Her warm face, rich with hope, expressed the ups and downs of her journey to improve human rights. After the terrorist attacks in the U.S. on 9-11-2001, Jan returned to Afghanistan, a country with "a long history of war" where the Taliban have been "the worst of the worst."

"I couldn't find my family. I couldn't find my house. I couldn't find my street," said Jan, a widow who had raised a son in Boston, where she consistently took part in community outreach.

She began by working in orphanages to help the babies and youngsters paying the many prices of war; eventually she began raising money to build a school "in an area that never, ever had a school for girls."

Women, she said, have had no rights in Afghanistan and are treated as objects.
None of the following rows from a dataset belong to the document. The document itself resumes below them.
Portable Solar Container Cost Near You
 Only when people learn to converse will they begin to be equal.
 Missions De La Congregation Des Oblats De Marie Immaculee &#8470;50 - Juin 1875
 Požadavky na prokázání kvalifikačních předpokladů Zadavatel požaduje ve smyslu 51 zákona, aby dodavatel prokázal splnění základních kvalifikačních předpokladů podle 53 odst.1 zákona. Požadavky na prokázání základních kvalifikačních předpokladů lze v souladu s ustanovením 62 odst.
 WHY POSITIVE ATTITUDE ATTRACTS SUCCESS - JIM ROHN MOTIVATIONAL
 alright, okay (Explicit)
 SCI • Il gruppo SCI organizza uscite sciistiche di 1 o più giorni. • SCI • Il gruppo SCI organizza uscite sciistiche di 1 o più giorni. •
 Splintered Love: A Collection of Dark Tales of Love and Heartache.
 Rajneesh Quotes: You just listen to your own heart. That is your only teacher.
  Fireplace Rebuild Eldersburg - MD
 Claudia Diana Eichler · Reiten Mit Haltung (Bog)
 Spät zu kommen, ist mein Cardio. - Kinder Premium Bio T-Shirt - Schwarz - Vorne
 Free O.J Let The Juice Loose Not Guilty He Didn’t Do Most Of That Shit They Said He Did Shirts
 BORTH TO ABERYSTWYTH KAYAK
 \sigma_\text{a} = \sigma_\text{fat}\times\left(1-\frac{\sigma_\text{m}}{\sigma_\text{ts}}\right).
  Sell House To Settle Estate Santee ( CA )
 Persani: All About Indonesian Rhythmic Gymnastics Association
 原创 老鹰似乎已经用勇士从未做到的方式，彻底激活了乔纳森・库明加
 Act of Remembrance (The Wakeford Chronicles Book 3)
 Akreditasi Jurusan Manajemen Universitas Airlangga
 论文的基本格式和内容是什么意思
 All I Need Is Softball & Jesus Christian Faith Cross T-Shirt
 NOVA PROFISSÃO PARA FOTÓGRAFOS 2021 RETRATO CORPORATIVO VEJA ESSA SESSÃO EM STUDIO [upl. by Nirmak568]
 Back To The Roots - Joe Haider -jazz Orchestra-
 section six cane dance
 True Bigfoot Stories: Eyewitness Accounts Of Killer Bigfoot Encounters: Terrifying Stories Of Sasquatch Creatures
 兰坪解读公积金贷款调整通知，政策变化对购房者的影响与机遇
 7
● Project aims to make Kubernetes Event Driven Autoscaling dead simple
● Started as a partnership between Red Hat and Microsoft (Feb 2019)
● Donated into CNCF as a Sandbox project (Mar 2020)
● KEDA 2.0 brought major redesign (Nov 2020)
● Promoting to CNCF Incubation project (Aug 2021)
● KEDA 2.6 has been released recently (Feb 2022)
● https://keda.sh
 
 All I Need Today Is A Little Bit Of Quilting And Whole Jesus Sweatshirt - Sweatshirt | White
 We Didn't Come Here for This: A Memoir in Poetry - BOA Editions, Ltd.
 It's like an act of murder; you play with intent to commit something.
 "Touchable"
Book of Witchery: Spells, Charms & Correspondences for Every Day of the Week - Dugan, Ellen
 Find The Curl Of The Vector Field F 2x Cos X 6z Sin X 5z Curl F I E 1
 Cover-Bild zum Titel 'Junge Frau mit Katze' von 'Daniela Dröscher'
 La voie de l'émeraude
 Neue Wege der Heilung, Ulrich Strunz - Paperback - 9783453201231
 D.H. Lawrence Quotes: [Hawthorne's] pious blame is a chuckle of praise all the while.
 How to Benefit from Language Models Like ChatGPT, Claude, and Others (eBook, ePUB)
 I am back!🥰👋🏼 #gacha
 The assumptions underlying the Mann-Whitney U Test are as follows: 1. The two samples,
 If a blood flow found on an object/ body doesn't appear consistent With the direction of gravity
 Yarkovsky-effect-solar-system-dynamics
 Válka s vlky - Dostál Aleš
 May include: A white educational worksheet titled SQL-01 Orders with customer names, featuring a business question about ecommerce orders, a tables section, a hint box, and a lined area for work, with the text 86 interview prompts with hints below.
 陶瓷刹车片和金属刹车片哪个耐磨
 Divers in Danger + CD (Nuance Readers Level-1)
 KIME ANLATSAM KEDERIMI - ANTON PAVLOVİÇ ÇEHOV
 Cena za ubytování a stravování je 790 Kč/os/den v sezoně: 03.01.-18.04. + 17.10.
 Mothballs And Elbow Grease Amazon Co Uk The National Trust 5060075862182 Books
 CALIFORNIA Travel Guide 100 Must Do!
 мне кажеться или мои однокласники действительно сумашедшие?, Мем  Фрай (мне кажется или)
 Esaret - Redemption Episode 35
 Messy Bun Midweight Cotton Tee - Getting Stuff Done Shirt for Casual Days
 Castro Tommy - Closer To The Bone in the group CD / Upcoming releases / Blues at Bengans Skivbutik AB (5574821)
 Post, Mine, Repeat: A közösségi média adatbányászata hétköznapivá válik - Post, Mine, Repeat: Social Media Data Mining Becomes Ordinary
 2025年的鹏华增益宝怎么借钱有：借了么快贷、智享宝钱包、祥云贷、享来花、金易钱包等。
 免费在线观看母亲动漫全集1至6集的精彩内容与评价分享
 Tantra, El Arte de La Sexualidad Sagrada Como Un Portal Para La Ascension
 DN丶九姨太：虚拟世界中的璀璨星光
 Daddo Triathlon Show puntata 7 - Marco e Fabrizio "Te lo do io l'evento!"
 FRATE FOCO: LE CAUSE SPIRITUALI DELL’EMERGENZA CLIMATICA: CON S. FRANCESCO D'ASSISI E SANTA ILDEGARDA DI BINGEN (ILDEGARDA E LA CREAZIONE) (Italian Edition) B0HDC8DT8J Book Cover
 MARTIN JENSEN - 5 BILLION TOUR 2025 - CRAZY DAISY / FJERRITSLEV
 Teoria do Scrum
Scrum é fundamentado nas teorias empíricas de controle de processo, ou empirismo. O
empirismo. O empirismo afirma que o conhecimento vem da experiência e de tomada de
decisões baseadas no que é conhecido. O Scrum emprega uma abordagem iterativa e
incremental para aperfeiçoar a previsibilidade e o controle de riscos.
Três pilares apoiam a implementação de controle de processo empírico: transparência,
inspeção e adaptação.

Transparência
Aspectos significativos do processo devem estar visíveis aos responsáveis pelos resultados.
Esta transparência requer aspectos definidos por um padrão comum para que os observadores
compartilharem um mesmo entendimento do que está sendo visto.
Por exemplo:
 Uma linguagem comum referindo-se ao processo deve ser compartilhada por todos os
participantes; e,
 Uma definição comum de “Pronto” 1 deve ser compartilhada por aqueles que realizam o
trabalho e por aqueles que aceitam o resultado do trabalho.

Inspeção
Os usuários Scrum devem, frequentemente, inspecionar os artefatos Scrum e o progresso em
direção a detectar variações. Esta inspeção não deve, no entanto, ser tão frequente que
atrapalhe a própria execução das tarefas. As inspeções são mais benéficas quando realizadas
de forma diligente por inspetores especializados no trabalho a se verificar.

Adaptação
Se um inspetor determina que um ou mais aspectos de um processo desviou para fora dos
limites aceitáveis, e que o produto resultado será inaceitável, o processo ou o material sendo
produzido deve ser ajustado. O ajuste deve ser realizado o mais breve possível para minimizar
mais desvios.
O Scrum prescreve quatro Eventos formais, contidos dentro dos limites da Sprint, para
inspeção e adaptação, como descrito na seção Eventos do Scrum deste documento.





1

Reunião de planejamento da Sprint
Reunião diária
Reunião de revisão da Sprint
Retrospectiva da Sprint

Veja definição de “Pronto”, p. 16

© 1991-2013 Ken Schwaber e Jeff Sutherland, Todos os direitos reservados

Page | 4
She saw what the privilege of education has done to change her life.

The Zabuli Education Center opened in Deh'Subz in 2008 with 101 girls – despite much resistance from men and personal threats to Jan.

"I was determined. I was focused," she said, adding proudly that it is the only free girls school in the country, she said.

Girls, she said, are "eyesight," and those who disagreed were blind.

Jan broke down crying while telling the story of some of the struggles the girls face, including being forced into unwanted, early marriages or suicide with rat poison.

The school runs 11 months of the year. The first graduating class, last year, had seven girls – the next one will have 15. Most of them wake at 4 a.m. to do family chores and then go to school. Until a bus was purchased last year, some walked four to five miles each way to attend school and learn. There is no electricity in the village, so the school uses solar; students have solar lights they can take home to do their homework at night. Each girl is given soap and shampoo once a month.

Next door, an institute is opening for graduates of the school so they can enroll in midwifery programs, English as Second Language or computer science.

"We take one step at a time," Jan said.

After all, as the symposium reflects in references to Eleanor Roosevelt—the former first lady who spearheaded the Universal Declaration of Rights -- individual rights begin "in small places close to home."